> What this task involves
Carry over the records from their start up to and including the line with "16.7 meters", requests included, adding 6 to every coordinate and distance value in the answers.

══════════

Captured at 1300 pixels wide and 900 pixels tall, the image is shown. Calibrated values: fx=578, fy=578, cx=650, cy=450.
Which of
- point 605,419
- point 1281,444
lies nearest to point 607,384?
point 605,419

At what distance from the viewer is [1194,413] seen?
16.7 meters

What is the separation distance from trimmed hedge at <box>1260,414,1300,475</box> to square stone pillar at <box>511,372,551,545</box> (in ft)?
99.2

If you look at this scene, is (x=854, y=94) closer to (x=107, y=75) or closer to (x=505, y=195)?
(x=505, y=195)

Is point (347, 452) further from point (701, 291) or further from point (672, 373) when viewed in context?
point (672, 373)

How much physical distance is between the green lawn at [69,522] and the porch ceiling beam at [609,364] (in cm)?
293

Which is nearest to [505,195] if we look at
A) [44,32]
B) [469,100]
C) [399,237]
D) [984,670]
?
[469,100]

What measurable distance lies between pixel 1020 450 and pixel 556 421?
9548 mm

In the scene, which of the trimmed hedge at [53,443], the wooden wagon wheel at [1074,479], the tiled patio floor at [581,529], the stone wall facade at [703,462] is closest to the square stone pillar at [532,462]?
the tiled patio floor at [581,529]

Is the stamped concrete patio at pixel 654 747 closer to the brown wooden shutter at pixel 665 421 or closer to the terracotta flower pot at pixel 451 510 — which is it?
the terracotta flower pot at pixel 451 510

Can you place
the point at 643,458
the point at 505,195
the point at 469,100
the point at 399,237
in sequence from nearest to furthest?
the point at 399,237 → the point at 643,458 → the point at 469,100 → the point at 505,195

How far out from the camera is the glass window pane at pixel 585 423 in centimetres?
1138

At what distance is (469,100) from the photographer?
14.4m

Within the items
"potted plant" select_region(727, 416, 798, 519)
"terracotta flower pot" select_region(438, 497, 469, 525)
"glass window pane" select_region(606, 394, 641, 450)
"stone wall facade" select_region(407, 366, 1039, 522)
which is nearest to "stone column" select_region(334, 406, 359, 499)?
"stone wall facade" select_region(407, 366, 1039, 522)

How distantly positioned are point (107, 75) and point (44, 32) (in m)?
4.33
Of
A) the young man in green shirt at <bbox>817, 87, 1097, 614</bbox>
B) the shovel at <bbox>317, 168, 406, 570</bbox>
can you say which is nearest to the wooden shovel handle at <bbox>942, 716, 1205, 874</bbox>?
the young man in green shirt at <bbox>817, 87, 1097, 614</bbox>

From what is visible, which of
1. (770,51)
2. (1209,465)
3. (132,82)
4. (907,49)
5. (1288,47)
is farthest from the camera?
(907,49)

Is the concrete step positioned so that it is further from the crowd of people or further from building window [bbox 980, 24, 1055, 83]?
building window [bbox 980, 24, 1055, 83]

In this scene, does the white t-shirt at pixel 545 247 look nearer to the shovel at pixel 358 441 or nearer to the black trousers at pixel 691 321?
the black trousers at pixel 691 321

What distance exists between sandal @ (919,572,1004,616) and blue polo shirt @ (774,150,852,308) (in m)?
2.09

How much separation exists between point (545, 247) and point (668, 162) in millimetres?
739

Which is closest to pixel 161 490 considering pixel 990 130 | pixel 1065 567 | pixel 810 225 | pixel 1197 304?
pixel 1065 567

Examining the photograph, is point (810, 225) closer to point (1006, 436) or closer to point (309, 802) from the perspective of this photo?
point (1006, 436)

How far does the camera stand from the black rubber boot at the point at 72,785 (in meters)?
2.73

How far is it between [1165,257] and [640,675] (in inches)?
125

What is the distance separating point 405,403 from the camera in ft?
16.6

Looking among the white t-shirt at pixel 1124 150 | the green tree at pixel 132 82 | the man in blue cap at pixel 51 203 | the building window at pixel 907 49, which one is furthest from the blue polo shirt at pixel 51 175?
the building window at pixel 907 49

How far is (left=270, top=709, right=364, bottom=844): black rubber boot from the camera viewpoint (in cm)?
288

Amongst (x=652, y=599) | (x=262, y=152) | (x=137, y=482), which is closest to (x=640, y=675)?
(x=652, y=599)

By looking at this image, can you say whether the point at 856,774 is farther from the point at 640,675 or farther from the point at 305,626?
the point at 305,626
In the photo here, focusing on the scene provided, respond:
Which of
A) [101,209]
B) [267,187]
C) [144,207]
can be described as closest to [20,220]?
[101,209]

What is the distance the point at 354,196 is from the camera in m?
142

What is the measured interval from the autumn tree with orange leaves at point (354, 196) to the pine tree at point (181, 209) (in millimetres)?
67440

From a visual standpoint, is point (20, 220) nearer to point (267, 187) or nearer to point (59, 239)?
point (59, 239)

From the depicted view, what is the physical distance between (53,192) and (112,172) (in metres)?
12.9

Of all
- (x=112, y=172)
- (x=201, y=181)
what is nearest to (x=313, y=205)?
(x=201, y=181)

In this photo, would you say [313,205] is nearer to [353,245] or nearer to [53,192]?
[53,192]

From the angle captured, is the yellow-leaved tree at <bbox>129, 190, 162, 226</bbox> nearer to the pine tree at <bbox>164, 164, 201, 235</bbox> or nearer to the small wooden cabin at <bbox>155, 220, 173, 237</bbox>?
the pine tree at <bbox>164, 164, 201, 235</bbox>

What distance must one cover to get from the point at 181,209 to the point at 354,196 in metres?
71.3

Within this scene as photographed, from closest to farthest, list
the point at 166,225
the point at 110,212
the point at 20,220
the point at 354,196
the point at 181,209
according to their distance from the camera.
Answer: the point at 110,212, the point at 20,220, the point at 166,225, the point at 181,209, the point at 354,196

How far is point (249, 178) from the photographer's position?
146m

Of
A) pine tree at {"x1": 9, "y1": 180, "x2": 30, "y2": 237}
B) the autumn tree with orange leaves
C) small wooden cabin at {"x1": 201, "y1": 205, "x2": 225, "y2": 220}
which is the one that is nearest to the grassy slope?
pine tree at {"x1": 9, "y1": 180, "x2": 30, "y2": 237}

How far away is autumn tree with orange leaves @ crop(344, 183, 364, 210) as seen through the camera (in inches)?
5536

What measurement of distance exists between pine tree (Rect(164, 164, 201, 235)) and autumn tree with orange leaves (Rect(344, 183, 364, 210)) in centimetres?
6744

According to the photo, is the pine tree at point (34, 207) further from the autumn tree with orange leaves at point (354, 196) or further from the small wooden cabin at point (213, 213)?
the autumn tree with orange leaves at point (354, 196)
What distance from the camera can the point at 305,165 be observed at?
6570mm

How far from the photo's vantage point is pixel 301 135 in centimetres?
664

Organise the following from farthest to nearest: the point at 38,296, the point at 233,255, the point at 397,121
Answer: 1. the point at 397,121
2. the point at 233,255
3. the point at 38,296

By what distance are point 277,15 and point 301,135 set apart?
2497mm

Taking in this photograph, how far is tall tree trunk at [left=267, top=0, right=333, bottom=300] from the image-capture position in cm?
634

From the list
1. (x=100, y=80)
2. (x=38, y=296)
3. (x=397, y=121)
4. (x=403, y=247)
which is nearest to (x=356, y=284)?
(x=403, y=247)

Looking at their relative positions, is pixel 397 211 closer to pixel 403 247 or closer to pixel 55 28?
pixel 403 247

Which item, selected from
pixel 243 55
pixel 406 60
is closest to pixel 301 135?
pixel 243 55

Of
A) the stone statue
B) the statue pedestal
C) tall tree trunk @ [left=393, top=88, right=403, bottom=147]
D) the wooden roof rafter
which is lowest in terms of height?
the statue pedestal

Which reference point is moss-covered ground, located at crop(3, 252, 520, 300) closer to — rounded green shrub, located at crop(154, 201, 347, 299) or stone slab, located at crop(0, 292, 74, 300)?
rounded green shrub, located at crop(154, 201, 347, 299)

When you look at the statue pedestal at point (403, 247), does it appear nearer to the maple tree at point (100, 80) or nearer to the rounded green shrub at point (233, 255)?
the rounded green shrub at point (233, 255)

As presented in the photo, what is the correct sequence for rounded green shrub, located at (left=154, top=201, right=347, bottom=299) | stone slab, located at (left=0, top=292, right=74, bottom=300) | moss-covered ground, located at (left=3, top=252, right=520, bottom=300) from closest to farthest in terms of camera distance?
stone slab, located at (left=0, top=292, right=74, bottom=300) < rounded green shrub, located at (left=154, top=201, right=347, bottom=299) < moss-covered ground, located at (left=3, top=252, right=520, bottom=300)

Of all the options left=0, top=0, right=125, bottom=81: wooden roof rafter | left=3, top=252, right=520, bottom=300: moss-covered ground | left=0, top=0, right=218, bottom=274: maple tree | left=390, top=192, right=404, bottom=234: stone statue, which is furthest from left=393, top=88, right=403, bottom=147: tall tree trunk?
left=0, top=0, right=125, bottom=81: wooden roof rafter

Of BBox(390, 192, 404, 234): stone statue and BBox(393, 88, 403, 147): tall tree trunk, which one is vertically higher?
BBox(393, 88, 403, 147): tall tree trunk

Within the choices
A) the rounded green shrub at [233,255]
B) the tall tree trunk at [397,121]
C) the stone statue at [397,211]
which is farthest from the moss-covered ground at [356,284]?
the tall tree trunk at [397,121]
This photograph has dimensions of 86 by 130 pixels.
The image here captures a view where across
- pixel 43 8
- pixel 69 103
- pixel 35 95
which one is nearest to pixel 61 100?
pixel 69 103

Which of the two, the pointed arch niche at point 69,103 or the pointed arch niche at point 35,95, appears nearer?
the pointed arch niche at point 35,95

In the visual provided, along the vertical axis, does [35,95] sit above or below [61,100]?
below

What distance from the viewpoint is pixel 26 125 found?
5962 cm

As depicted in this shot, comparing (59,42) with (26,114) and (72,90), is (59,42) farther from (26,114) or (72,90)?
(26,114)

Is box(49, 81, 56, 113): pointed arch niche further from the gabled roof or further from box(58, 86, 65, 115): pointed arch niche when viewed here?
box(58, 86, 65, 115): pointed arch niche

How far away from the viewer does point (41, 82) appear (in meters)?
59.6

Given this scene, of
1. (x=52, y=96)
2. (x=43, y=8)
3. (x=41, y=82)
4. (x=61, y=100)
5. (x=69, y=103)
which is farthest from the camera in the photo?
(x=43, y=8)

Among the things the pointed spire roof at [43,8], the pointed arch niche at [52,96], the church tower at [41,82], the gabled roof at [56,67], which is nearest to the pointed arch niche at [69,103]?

══════════

> Answer for this exercise
Captured at 1300 pixels wide and 900 pixels tall, the image is shown. Calibrated values: fx=578, fy=578, cx=650, cy=450.
Which of
- point 605,419
- point 1281,444
lies nearest to point 607,384?
point 611,425

At what distance from the viewer is [1194,413] seen?
22.7 meters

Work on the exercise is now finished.